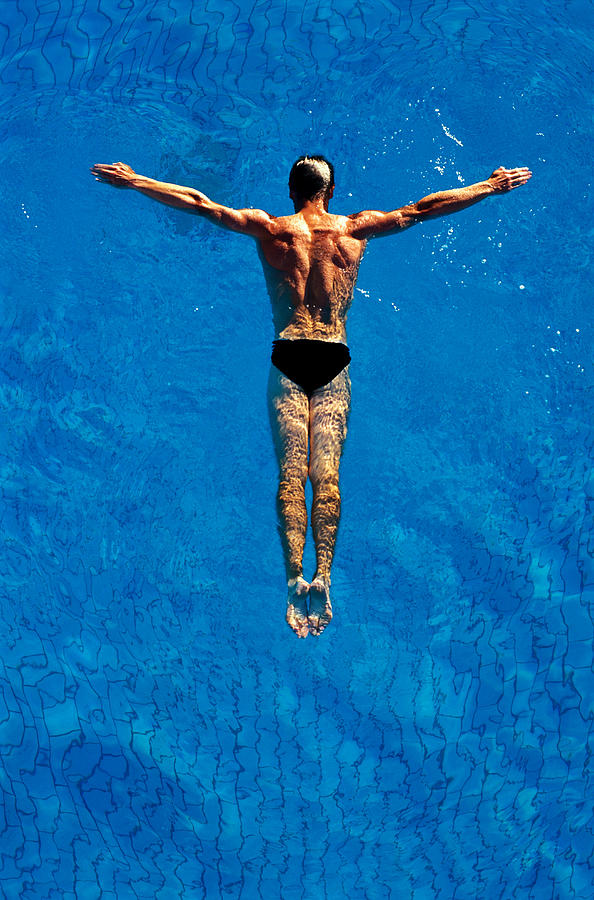 Man Floating In Water, Arms Photograph by Robert Koene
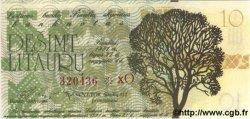 10 Litauru LITUANIE  1991 P.- NEUF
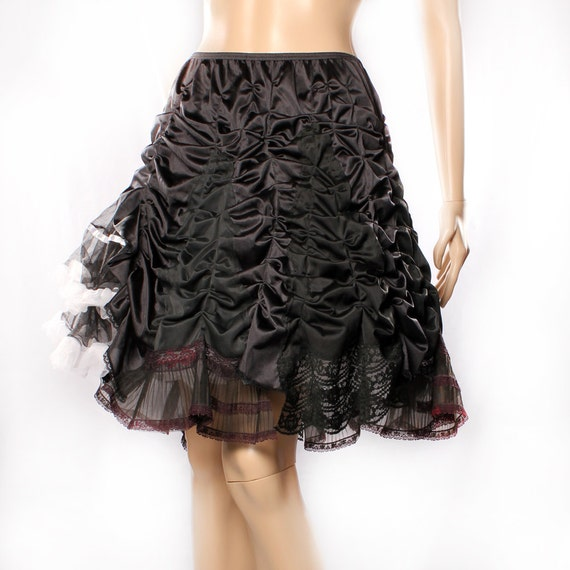 RESERVED for Isabelle. Gothic Lolita Skirt, Black ruffle ruffly Knee length, Upcycle romantic gypsy Eco friendly Dark Fairy Princess Costume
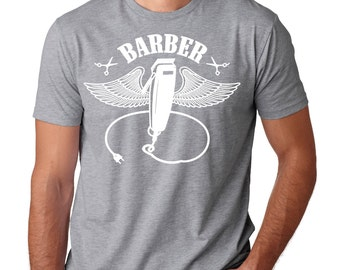 Barber T-Shirt Gift For Barber Tee Shirt Barber Shop T-Shirt Occupation Profession Tee Shirt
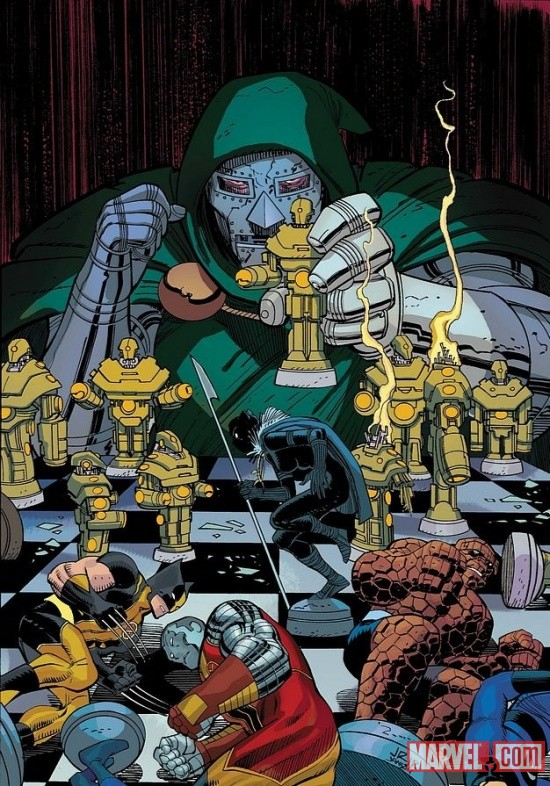 Doctor Doom by John Romita Jr.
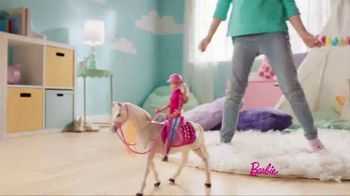 Barbie DreamHorse TV Spot, 'Eats, Walks and Dances' - Thumbnail 6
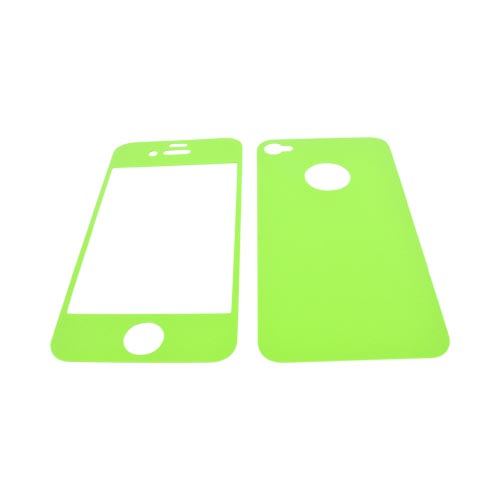 AT&T/ Verizon Apple iPhone 4, iPhone 4S Screen Protector & Protective Skin (Front & Back) - Lime Green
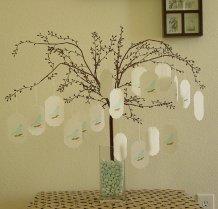 Wedding wish-tree tags, by CraftZany on etsy.com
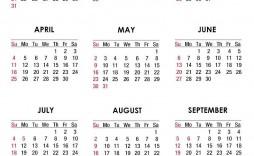 003 Incredible Editable Calendar Google Doc 2021 Concept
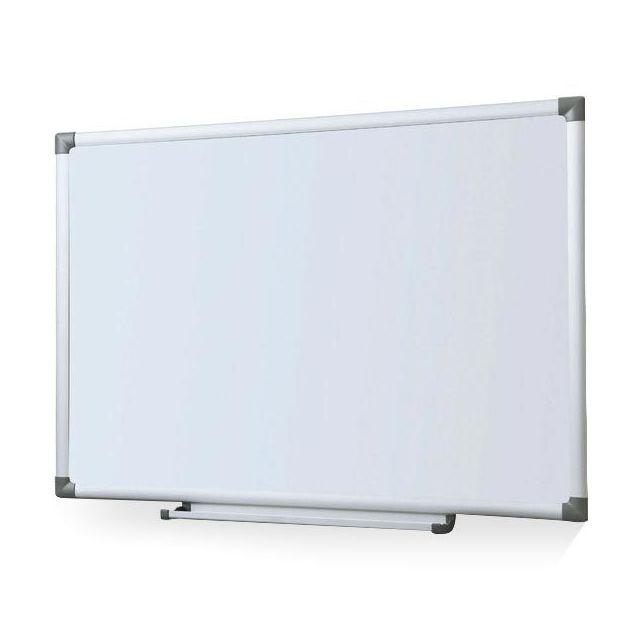 signaprint - tableau blanc effacable aimanté mural - émaillé
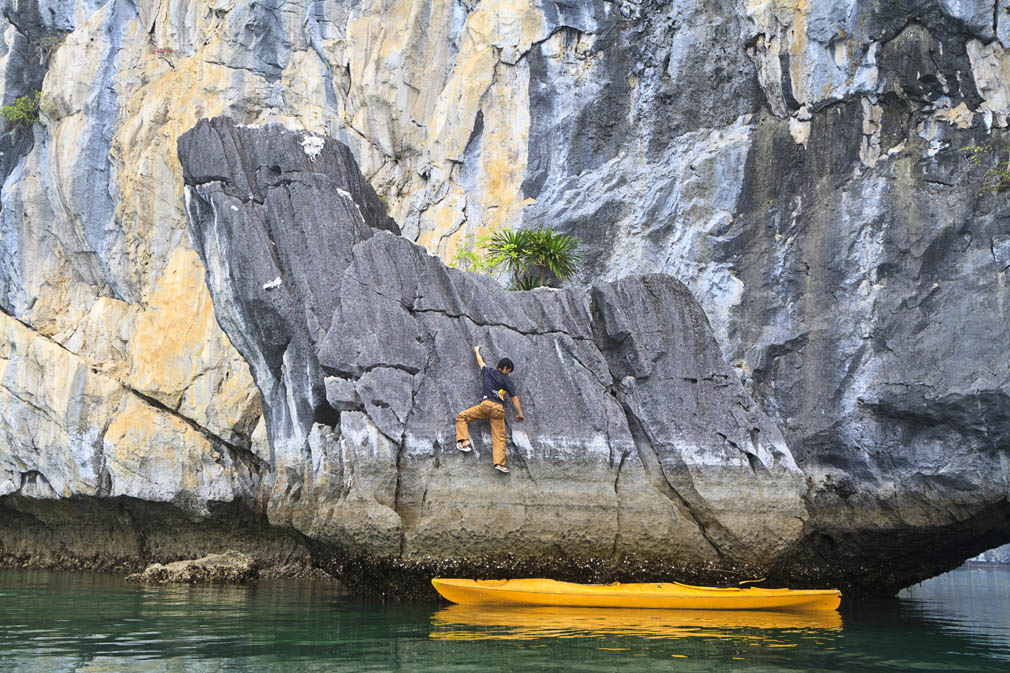Halong Bay rock climbing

## Requirement
Only the lines from the beginning of the listing up to and including the line with "AT&T/ Verizon Apple" should appear in the reply, copied word for word and free of pictures.

## Output
 Man Floating In Water, Arms Photograph by Robert Koene
 10 Litauru LITUANIE  1991 P.- NEUF
 RESERVED for Isabelle. Gothic Lolita Skirt, Black ruffle ruffly Knee length, Upcycle romantic gypsy Eco friendly Dark Fairy Princess Costume
 Barber T-Shirt Gift For Barber Tee Shirt Barber Shop T-Shirt Occupation Profession Tee Shirt
 Doctor Doom by John Romita Jr.
 Barbie DreamHorse TV Spot, 'Eats, Walks and Dances' - Thumbnail 6
 AT&T/ Verizon Apple iPhone 4, iPhone 4S Screen Protector & Protective Skin (Front & Back) - Lime Green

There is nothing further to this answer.